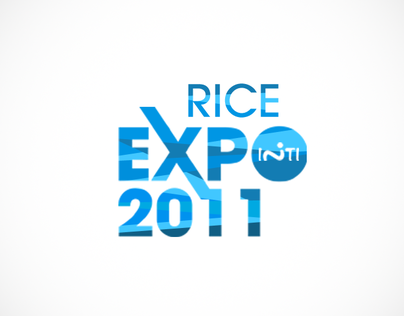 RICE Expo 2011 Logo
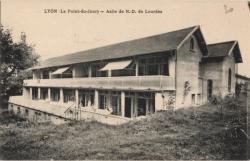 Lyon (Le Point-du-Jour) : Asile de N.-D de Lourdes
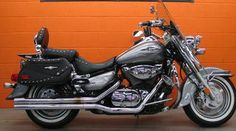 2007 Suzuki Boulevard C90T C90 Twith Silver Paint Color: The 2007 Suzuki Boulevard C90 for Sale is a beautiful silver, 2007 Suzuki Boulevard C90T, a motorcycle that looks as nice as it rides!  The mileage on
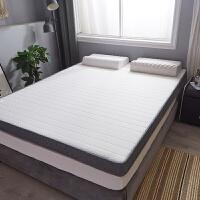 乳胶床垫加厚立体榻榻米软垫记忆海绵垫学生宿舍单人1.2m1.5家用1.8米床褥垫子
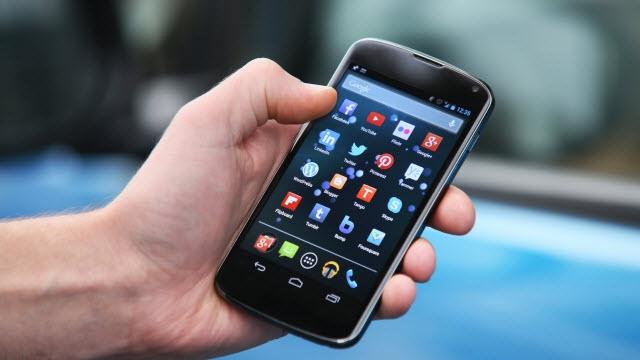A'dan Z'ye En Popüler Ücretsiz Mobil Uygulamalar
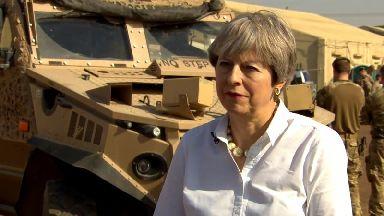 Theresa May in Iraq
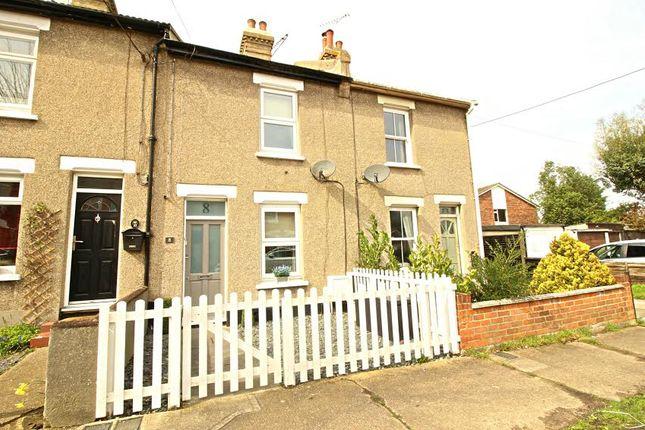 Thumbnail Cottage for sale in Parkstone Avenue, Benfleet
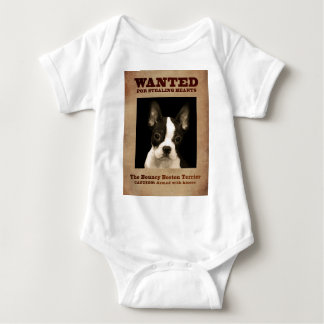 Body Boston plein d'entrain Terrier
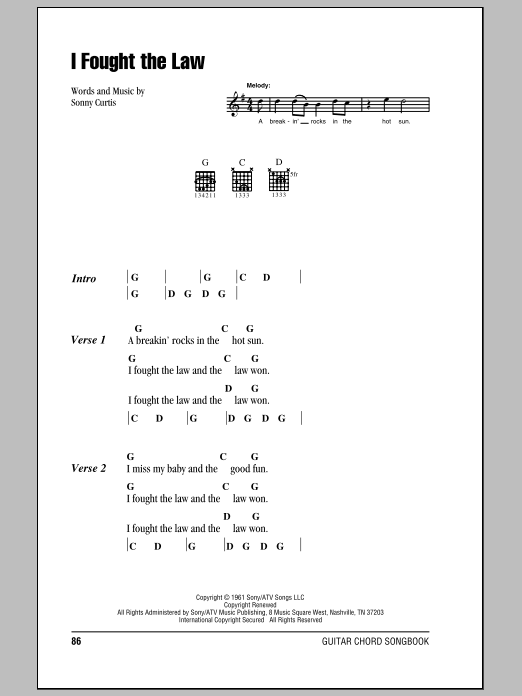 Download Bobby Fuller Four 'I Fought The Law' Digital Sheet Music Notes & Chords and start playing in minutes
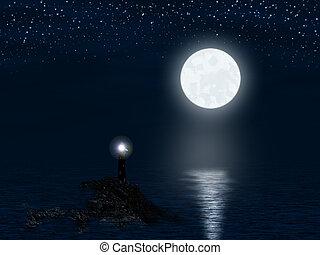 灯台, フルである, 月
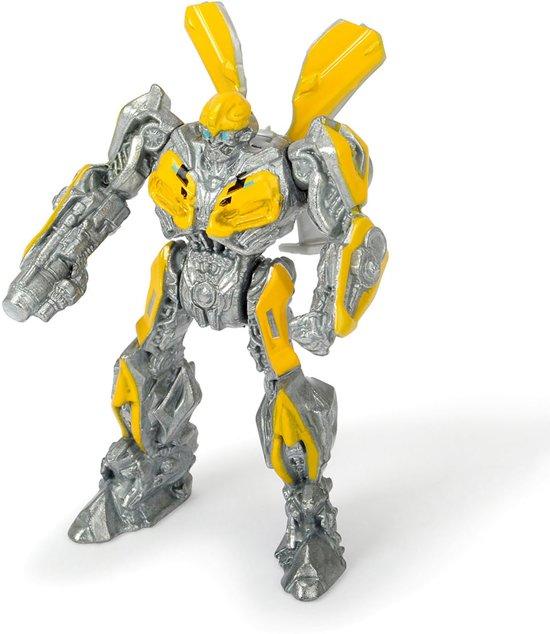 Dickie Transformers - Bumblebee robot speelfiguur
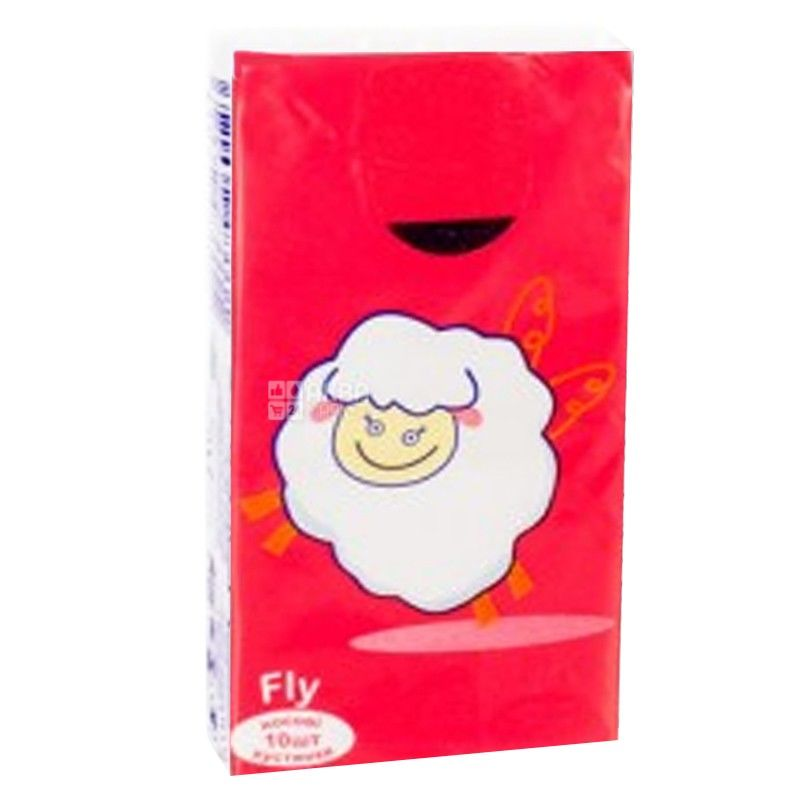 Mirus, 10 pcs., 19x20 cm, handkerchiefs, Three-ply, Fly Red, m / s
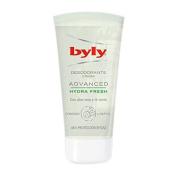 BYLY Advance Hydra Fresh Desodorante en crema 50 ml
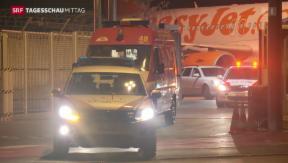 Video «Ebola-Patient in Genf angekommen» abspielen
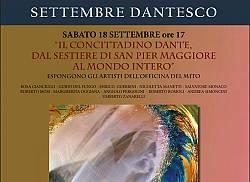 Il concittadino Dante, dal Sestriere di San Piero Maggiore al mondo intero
---
### Exercise brief
Write out again only the lines from the line that contains "BYLY Advance Hydra" through the last line of the records, both ends included, without any of the pictures.

### Exercise answer
 BYLY Advance Hydra Fresh Desodorante en crema 50 ml
 Video «Ebola-Patient in Genf angekommen» abspielen
 Il concittadino Dante, dal Sestriere di San Piero Maggiore al mondo intero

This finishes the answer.